Blackwell grew up in an Alabama-based military family, earning his B.Arch. from Auburn University and M.Arch. from Syracuse University. He moved to Fayetteville in 1992 to teach at the University of Arkansas, and established his practice there in 2000. “Arkansas was the first place I lived and stayed awhile,” Blackwell tells RECORD, adding that moving to the state was “an opportunity to really put my head down and work with minimal distraction.” Along with E. Fay Jones, Warren Segraves, and Edward Durell Stone, his firm, Marlon Blackwell Architects (MBA), has helped put the Ozark region on the architectural map.
With each project, the architect seeks to contribute to the fundamental civic identity of a community, as seen in the Harvey Pediatric Clinic. That structure’s idiosyncratic geometry and bold red-orange aluminum-zinc southern facade bring new life to its mundane surroundings, which Blackwell refers to as “ruburbia.” He brought a similarly novel approach to an Eastern Orthodox Church in the city of Springdale, where he transformed a small vernacular shed into a contemporary sanctuary by re-skinning the structure with a standard box rib metal panel system. Punched openings at the corners add a degree of abstraction; at night, when the apertures are illuminated, the building serves as its own billboard along the adjacent interstate. “We are constantly trying to think about how we respond to the local while also making it part of a larger discourse,” says Blackwell. “We’re not willing to settle for placelessness; we’re always trying to reaffirm place in a positive way.”

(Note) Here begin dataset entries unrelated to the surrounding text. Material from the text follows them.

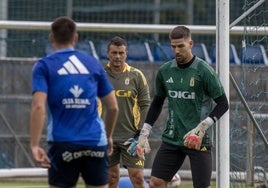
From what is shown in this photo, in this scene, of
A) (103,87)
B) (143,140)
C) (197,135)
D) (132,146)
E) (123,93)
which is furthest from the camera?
(123,93)

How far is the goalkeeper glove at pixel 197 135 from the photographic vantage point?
35.2ft

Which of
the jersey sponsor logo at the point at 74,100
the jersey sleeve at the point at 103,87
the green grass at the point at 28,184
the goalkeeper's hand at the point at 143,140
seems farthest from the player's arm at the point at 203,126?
the green grass at the point at 28,184

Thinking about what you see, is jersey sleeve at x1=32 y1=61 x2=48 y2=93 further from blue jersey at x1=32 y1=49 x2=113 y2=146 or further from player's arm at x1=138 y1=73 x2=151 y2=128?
player's arm at x1=138 y1=73 x2=151 y2=128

His work extends throughout the South; in Memphis, his firm designed a group of structures for Shelby Farms Park, master-planned by James Corner Field Operations. And for the Lamplighter School of Innovation for pre-K through fourth-grade students in Dallas, MBA created a copper-clad shed with a dramatic tilted roof.
Blackwell’s work as an architect has been crucial to his career as a professor at the University of Arkansas, where he has served as department head of the E. Fay Jones School of Architecture and Design—and for which he designed a modern addition to its original Beaux Arts building. “Being a practitioner has helped me teach students to understand what it is to move from being critical—making commentary on the world—to being instrumental in making that commentary useful,” he says. “Conceptualization is fantastic; realization is even better.”
The architect, who acknowledges the support of his wife and MBA co-principal, Meryati Johari-Blackwell, in his work, will be formally awarded at the AIA conference in Los Angeles in May 2020. “I’m deeply honored and humbled,” says Blackwell. “We feel this is a big win for all the folks in flyover country.”